Scaling the evolution equation to look for the dominant terms gives

	$\displaystyle\frac{H}{T}\,:\,\frac{g\sin\theta}{3\nu}\frac{H^{3}}{X}\,:\,\frac% {g\cos\theta}{3\nu}\frac{H^{4}}{X^{2}}$		(10.77)
	$\displaystyle\frac{1}{T}\,:\,\frac{g\sin\theta}{3\nu}\frac{A^{2}}{X^{3}}\,:\,% \frac{g\cos\theta}{3\nu}\frac{A^{3}}{X^{5}}$		(10.78)
	$\displaystyle\frac{3\nu}{g\sin\theta}\frac{X^{5}}{A^{2}T}\,:\,X^{2}\,:\,A\cot\theta$		(10.79)
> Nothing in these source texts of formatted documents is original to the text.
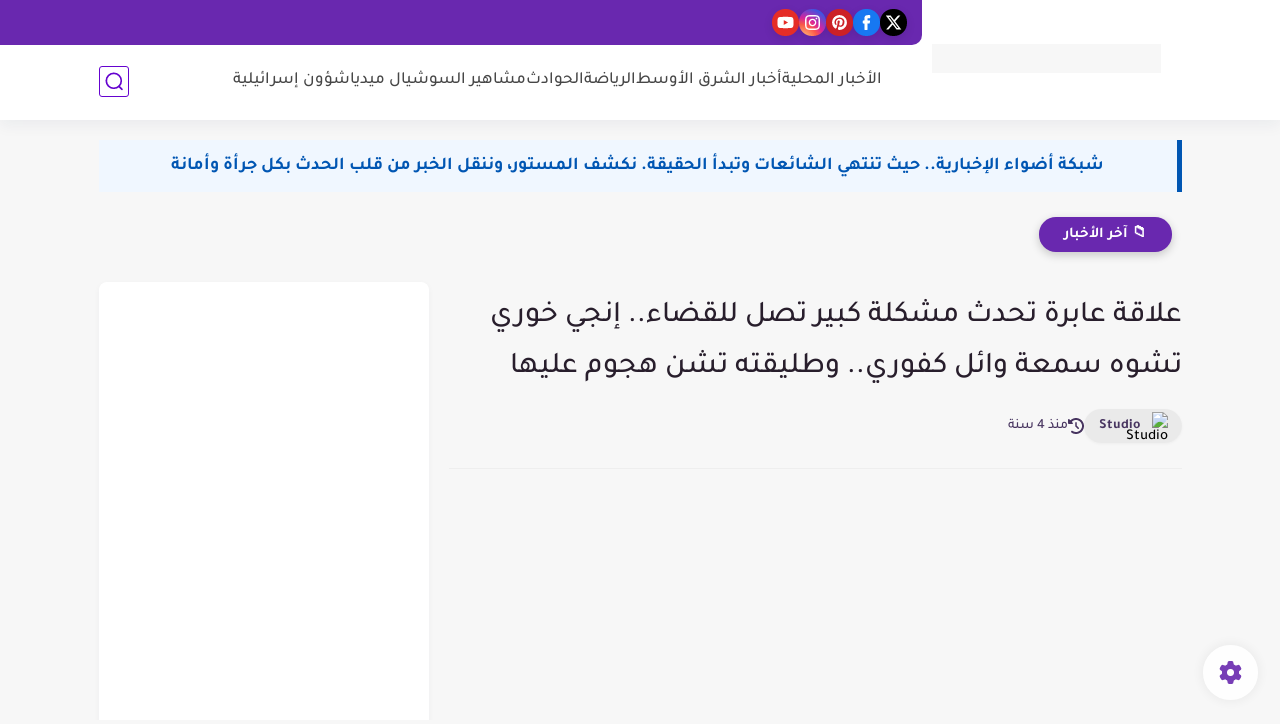

--- FILE ---
content_type: text/html; charset=utf-8
request_url: https://www.google.com/recaptcha/api2/aframe
body_size: 266
content:
<!DOCTYPE HTML><html><head><meta http-equiv="content-type" content="text/html; charset=UTF-8"></head><body><script nonce="lcyW-1y9qpeX3B7mvGfcOw">/** Anti-fraud and anti-abuse applications only. See google.com/recaptcha */ try{var clients={'sodar':'https://pagead2.googlesyndication.com/pagead/sodar?'};window.addEventListener("message",function(a){try{if(a.source===window.parent){var b=JSON.parse(a.data);var c=clients[b['id']];if(c){var d=document.createElement('img');d.src=c+b['params']+'&rc='+(localStorage.getItem("rc::a")?sessionStorage.getItem("rc::b"):"");window.document.body.appendChild(d);sessionStorage.setItem("rc::e",parseInt(sessionStorage.getItem("rc::e")||0)+1);localStorage.setItem("rc::h",'1768680997665');}}}catch(b){}});window.parent.postMessage("_grecaptcha_ready", "*");}catch(b){}</script></body></html>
Looking at the relative size of the terms, for $X_{N}(t)\gg(A\cot\theta)^{1/2}$ , we can neglect the RHS of the evolution equation. The system we want to solve is then

\displaystyle\frac{\partial h}{\partial t}+\frac{g\sin\theta}{3\nu}\frac{% \partial h^{3}}{\partial x}=0,\quad A=\int_{0}^{X_{N}}h\,\mathrm{d}x,\quad h(0% ,t)=0.

(10.80)

Scaling the remainder of the equations suggest the following scales for the vertical and horizontal coordinates

\displaystyle H\sim\left(\frac{\nu A}{g\sin\theta T}\right)^{1/3}\quad\mathrm{% and}\quad X\sim\left(\frac{g\sin\theta A^{2}T}{\nu}\right)^{1/3}.

(10.81)

Given these scales we will look for a similarity solution of the form

\displaystyle h=\left(\frac{\nu A}{g\sin\theta t}\right)^{1/3}H(\eta),\quad% \eta=\frac{x}{\left(\frac{g\sin\theta A^{2}t}{\nu}\right)^{1/3}}.

(10.82)

The governing equations then become

\displaystyle-\frac{1}{3}H-\frac{1}{3}\eta H^{\prime}+\frac{1}{3}(H^{3})^{% \prime}=0,\quad 1=\int_{0}^{\eta_{N}}H\,\mathrm{d}\eta,\quad H(0)=0.

(10.83)

Integrating gives $H=\eta^{1/2}$ we can then determine the nose position

\displaystyle 1=\int_{0}^{\eta_{N}}\eta^{1/2}\,\mathrm{d}\eta=\frac{2}{3}\eta_% {N}^{3/2}\quad\Rightarrow\quad\eta_{N}=\left(\frac{3}{2}\right)^{2/3}.

(10.84)

The similarity solution is then

\displaystyle h=\left(\frac{\nu A}{g\sin\theta t}\right)^{1/3}\left[\frac{x}{% \left(\frac{g\sin\theta A^{2}t}{\nu}\right)^{1/3}}\right]^{1/2}=\left(\frac{% \nu}{g\sin\theta}\right)^{1/2}\frac{x^{1/2}}{t^{1/2}},\quad X_{N}(t)=\left(% \frac{3}{2}\right)^{2/3}\left(\frac{g\sin\theta A^{2}t}{\nu}\right)^{1/3}.

(10.85)

We can see from the similarity solution that the thickness is finite at the front $h(X_{N},t)=h_{N}\neq 0$ . This is because we have neglected a term in the evolution equation which becomes important when you are near the front. To find the shape of the front (how this jump in the thickness is rounded off) we can substitute in $h=B(X_{N}-x)^{\beta}$ into the evolution equation. This gives two possible values for $\beta=1,\,1/3$ (assuming the neglected term is one of the scales). We know we need to match onto the finite thickness height so must have a cube-root singularity at the nose. This just says that at the nose, the first term on the LHS and the term on the RHS dominate. Alternatively, we could pose ansatz $h=h_{N}f(X_{N}-x)$ where $f$ has some unknown functional form to be determined and $h_{N}$ is the thickness at the front and solve for $f$ using the full equation.